DESCRIPTION OF THE TASK:
Please count the lines in the records below that contain the string "distance", treating uppercase and lowercase as different. Give only the number.

SUPPLIED MATERIAL:
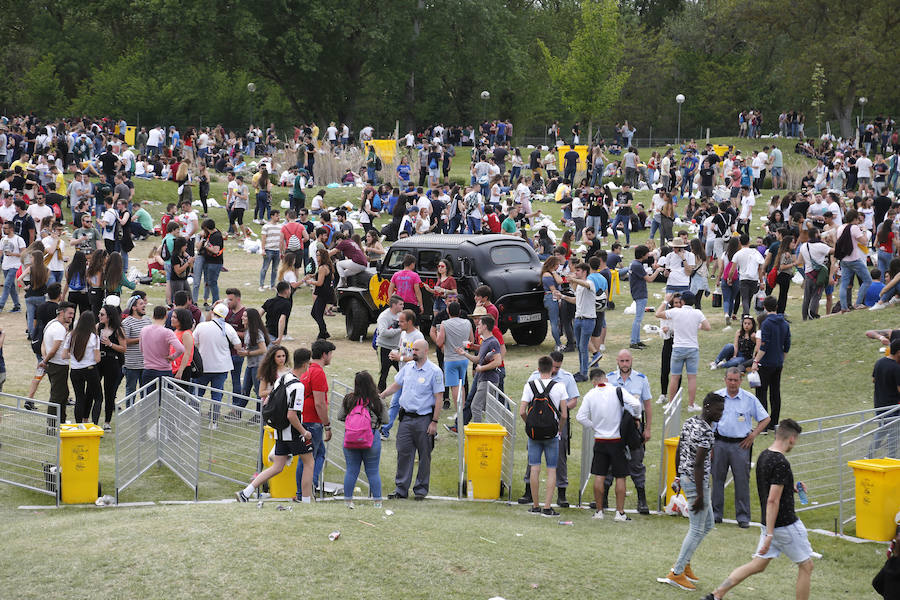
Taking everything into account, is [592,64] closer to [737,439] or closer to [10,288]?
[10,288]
...
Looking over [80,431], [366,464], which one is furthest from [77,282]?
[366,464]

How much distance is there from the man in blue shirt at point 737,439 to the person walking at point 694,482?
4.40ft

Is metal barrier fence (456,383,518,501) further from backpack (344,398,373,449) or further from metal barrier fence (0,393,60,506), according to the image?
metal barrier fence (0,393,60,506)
==
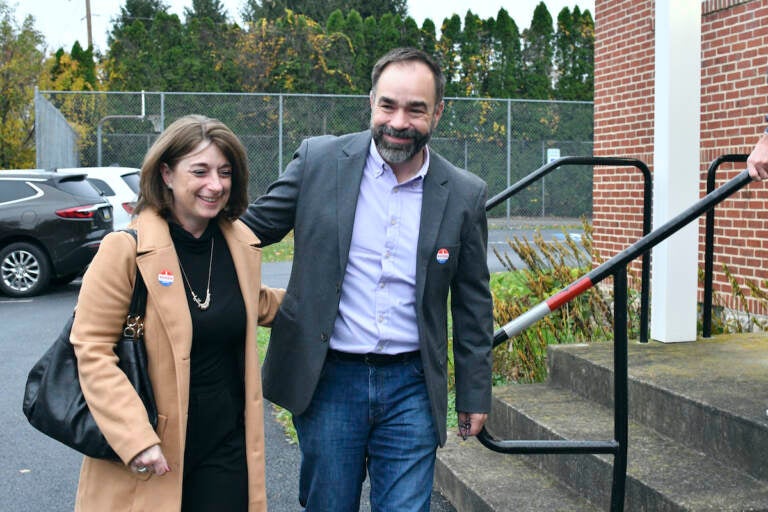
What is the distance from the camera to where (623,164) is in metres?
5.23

SOLUTION:
2